◆ Activity: Every entry in the data that follows should come back exactly, pictures aside.

Saved entries
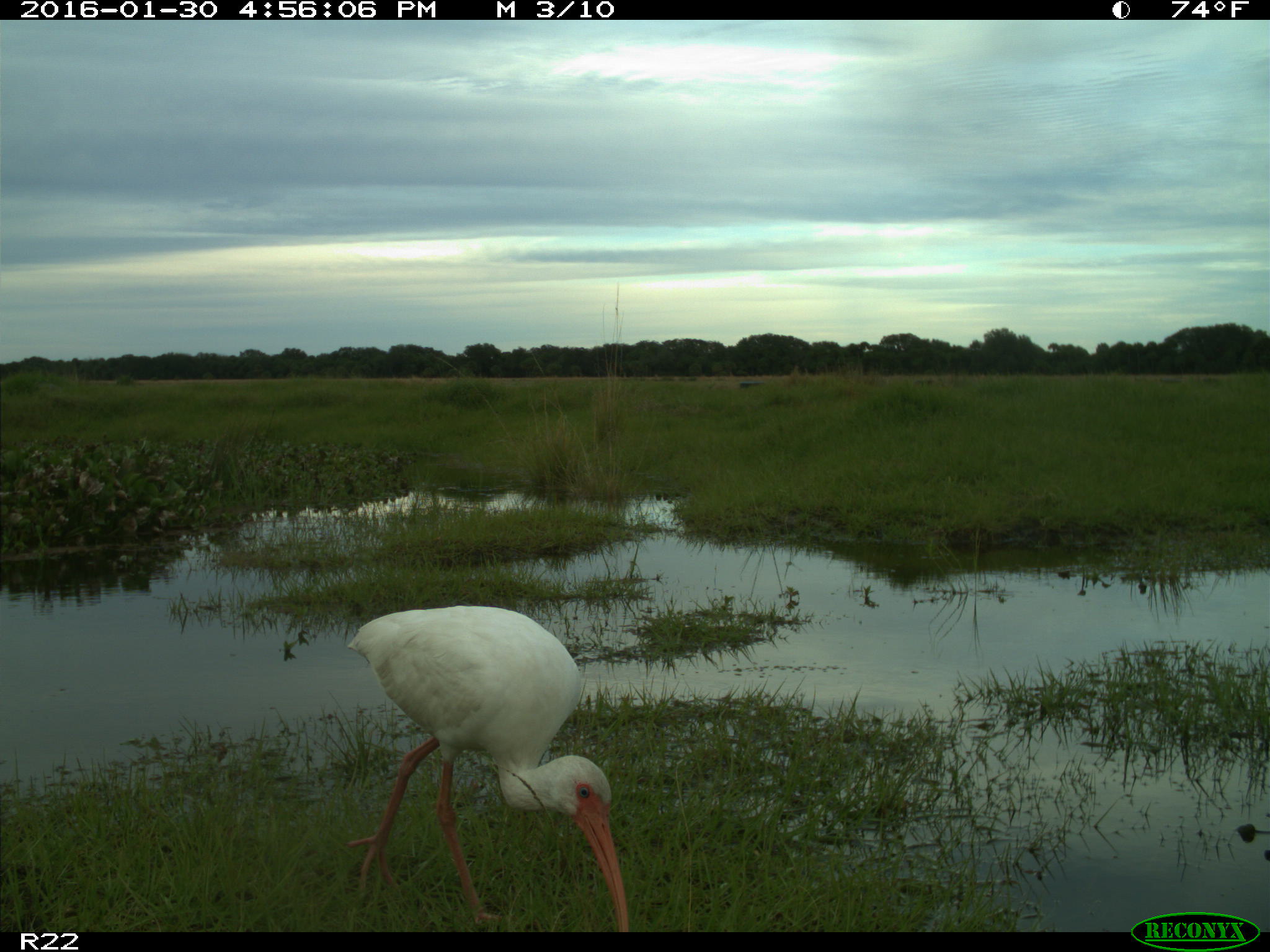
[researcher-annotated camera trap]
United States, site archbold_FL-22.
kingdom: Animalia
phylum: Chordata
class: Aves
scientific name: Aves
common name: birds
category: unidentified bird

◆ Answer space:
[researcher-annotated camera trap]
United States, site archbold_FL-22.
kingdom: Animalia
phylum: Chordata
class: Aves
scientific name: Aves
common name: birds
category: unidentified bird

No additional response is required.